SOURCE EXCERPT »
------------------------

# Moving shot



## rusherx5 (Jul 3, 2011)

Would shoot at deer with your bow if the deer was in mild trot not running at 20 - 30 yards? How much lead would you give?


----------



## roo (Mar 30, 2011)

Oh boy 

_OutdoorHub Mobile, the information engine of the outdoors_


----------



## cmueller302 (Jan 30, 2007)

No

Outdoor Hub mobile, the outdoor information engine


----------



## 2PawsRiver (Aug 4, 2002)

rusherx5 said:


> Would shoot at deer with your bow if the deer was in mild trot not running at 20 - 30 yards? How much lead would you give?


Me, no, but I am sure there are some that would.


----------



## Thunderhead (Feb 2, 2002)

No. Would you ?


----------



## turkey track (Sep 18, 2008)

Lead at least 20 feet ahead of it. That way, you will ensure a clean miss, and not risk wounding it.


----------



## 2PawsRiver (Aug 4, 2002)

turkey track said:


> Lead at least 20 feet ahead of it. That way, you will ensure a clean miss, and not risk wounding it.


No, you lead with a firearm, with a bow you always trail by 10 feet, even greater chance of a clean miss, rather then a wound.


----------



## Joe Archer (Mar 29, 2000)

roo said:


> oh boy
> 
> _outdoorhub mobile, the information engine of the outdoors_


lmao! 
<----<<<


----------



## dt7 (Dec 3, 2008)

Nope...wouldn't even attempt...


----------



## 88luneke (Jan 13, 2009)

Nope, try to get it to stop yes, but if it's moving my arrow won't be


----------



## Hoyt_em (Aug 2, 2008)

um, let me kick that around for a second...ABSOLUTELY NOT...


----------



## cr85rider953 (Oct 11, 2010)

I would hope nobody would ever take that shot. That is poor hunting ethics for sure.


----------



## freshmeat (Aug 2, 2010)

If you're LUCKY...it MIGHT turn out like this...

------------------------

SOURCE DATA »
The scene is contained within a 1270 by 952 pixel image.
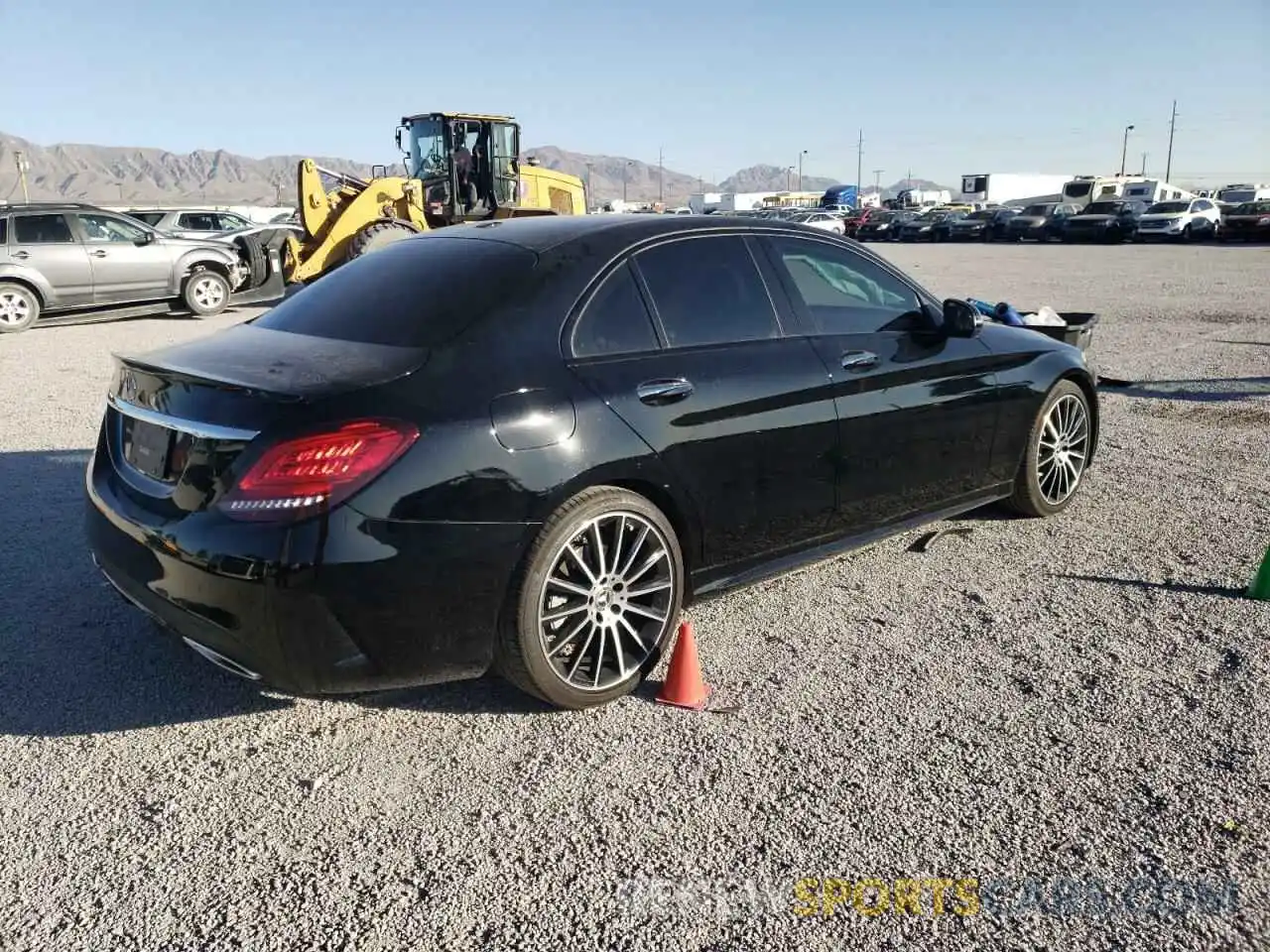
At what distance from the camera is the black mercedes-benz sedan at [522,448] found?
2951 mm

------------------------

WHAT TO WORK ON »
(A) In the moving-shot thread, what does cr85rider953 call taking a bow shot at a trotting deer?
(B) Duplicate the passage of the moving-shot thread starting at "## rusherx5 (Jul" and ending at "(Mar 30, 2011)".
The data after the thread is separate material.

EXPECTED ANSWERS »
(A) Poor hunting ethics.

(B)
## rusherx5 (Jul 3, 2011)

Would shoot at deer with your bow if the deer was in mild trot not running at 20 - 30 yards? How much lead would you give?


----------



## roo (Mar 30, 2011)